According to Bonhoeffer, then, being in Adam is ontologically discontinuous with being in Christ. Those who reject the notion that they are sinners in need of Christ’s reconciliation are ‘in Adam’, whereas those who in faith confess their needed reconciliation are a new creation ‘in Christ’. Furthermore, only by faith in Christ is God recognized as Creator, the world as fallen creation, and human beings as God’s creatures (DBWE 2: 151). That we do not know God as Creator apart from Christ is nowhere more apparent than in Bonhoeffer’s 1931 lecture on the theology of crisis.[1]

As Puffer insightfully identifies in Bonhoeffer, we can clearly see that the analogia entis was anathema for Bonhoeffer. It isn’t difficult to see the role the Luther[an] simul justus et peccator plays in the binary vis-à-vis the ‘two Adam’s’ motif as that functions in Bonhoeffer’s development against a classical or even revised notion of an analogy of being. And this is to the point: for Bonhoeffer, as I think, for the Apostles, there is a discontinuity between the conditions of humanity we find in the first Adam versus the greater and second Adam who is the Christ. This contrasts quite starkly with the classical analogia as we find that in Aquinas; insofar that Przywara echoes Aquinas the same holds true for him.

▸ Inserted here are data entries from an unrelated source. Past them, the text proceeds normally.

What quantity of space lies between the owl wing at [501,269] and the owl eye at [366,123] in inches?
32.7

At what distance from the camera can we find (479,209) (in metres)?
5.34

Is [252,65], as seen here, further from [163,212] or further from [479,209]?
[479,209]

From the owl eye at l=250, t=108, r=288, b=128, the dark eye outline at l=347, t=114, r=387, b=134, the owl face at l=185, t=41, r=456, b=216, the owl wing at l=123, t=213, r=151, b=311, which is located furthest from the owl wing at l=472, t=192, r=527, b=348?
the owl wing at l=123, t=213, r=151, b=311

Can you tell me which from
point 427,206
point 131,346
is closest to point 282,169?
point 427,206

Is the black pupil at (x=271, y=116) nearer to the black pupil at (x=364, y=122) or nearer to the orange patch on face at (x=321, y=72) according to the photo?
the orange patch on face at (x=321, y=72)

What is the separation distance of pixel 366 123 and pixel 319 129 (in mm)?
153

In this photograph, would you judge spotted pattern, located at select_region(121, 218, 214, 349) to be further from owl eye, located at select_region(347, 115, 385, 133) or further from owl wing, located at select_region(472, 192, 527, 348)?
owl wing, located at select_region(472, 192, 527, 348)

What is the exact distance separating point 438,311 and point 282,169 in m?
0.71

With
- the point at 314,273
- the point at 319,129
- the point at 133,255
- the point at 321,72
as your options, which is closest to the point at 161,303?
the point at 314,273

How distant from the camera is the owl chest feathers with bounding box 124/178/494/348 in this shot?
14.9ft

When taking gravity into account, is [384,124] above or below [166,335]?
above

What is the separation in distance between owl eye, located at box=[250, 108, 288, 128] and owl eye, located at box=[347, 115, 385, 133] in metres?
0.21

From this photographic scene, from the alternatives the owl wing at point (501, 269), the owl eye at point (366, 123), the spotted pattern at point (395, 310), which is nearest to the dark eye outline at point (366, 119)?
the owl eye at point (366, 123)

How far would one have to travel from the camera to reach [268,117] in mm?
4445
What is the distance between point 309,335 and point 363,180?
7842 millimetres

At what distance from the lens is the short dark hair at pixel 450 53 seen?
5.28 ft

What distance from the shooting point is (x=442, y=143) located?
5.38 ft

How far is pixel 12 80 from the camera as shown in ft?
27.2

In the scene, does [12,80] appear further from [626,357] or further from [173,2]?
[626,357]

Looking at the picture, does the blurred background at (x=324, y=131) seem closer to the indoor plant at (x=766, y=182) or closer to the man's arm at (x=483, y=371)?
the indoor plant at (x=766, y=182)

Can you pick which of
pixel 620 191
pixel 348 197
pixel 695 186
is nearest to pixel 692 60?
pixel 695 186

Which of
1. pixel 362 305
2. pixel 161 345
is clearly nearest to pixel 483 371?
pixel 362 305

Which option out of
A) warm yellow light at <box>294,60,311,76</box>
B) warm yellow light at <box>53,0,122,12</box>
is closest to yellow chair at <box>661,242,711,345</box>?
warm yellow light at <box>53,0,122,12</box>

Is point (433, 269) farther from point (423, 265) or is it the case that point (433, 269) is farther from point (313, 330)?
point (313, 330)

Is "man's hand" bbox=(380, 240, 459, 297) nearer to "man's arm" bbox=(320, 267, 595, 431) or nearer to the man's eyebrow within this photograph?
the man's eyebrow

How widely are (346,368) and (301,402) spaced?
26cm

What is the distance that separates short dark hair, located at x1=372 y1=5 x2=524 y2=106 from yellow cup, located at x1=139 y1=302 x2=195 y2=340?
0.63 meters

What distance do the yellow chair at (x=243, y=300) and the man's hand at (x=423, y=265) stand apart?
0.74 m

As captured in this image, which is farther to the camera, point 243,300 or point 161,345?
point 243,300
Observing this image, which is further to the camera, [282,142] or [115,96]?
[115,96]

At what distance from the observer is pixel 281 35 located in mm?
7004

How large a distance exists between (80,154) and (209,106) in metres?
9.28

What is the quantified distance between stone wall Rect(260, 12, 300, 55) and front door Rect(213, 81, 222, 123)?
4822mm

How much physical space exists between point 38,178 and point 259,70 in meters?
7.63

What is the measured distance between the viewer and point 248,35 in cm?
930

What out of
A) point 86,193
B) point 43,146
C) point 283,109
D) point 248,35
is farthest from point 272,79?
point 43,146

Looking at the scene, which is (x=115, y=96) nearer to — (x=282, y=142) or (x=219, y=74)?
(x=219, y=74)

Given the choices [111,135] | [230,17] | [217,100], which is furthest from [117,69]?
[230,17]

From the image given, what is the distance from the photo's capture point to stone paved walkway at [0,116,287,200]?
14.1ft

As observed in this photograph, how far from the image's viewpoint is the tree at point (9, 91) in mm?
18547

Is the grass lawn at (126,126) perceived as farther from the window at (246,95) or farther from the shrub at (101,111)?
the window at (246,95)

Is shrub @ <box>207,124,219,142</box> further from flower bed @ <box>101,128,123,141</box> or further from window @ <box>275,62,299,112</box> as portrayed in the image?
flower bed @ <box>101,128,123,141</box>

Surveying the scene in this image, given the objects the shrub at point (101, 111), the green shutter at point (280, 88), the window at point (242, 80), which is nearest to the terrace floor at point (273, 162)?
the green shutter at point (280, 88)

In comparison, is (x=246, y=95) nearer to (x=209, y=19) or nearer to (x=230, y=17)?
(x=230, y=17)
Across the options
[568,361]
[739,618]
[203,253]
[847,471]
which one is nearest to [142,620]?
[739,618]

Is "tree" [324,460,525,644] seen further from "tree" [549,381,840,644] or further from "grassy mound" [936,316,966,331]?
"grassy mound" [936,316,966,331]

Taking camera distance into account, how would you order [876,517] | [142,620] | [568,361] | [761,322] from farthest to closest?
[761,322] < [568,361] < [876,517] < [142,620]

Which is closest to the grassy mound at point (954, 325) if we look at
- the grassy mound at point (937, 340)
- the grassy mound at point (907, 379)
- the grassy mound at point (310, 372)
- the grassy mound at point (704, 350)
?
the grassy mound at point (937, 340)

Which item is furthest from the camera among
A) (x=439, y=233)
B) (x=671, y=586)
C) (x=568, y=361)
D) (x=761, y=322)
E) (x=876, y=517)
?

The reduction is this: if there is a distinction between Adam and Christ, then the analogy of being cannot hold theological epistemological (nor ontological) water. If ‘grace perfects nature’ as it does for Aquinas et al. then an analogia entis not might only obtain, but it necessarily must insofar that a knowledge of God, in a God-world relation, is under consideration. If nothing else we can see how a priori theological commitments impinge on these questions. But I would maintain that the anti –analogia entis posture we find in Bonhoeffer (and Barth) comes not from a speculative a priori theological commitment, but instead from an a posteriori evangelical given as that comes immediately through God’s Self-revelation in Jesus Christ. In other words, I maintain, along with Bonhoeffer (and Barth) that there is no knowledge of God outside of an encounter with Him which we realize by the very faith of Christ. That is, there is no objective knowledge of God apart from His subjective confrontation of us, moment-by-moment, through the ever-present Christus praesens that invades our lives by the Spirit. It is by the Spirit that we call Jesus Lord, and it is by the Lord that we have the liberty to finally see God for who He is in Himself for us; rather than speculating about what and who He might be from an analogy grounded in abstract nature from His (so the analogia entis).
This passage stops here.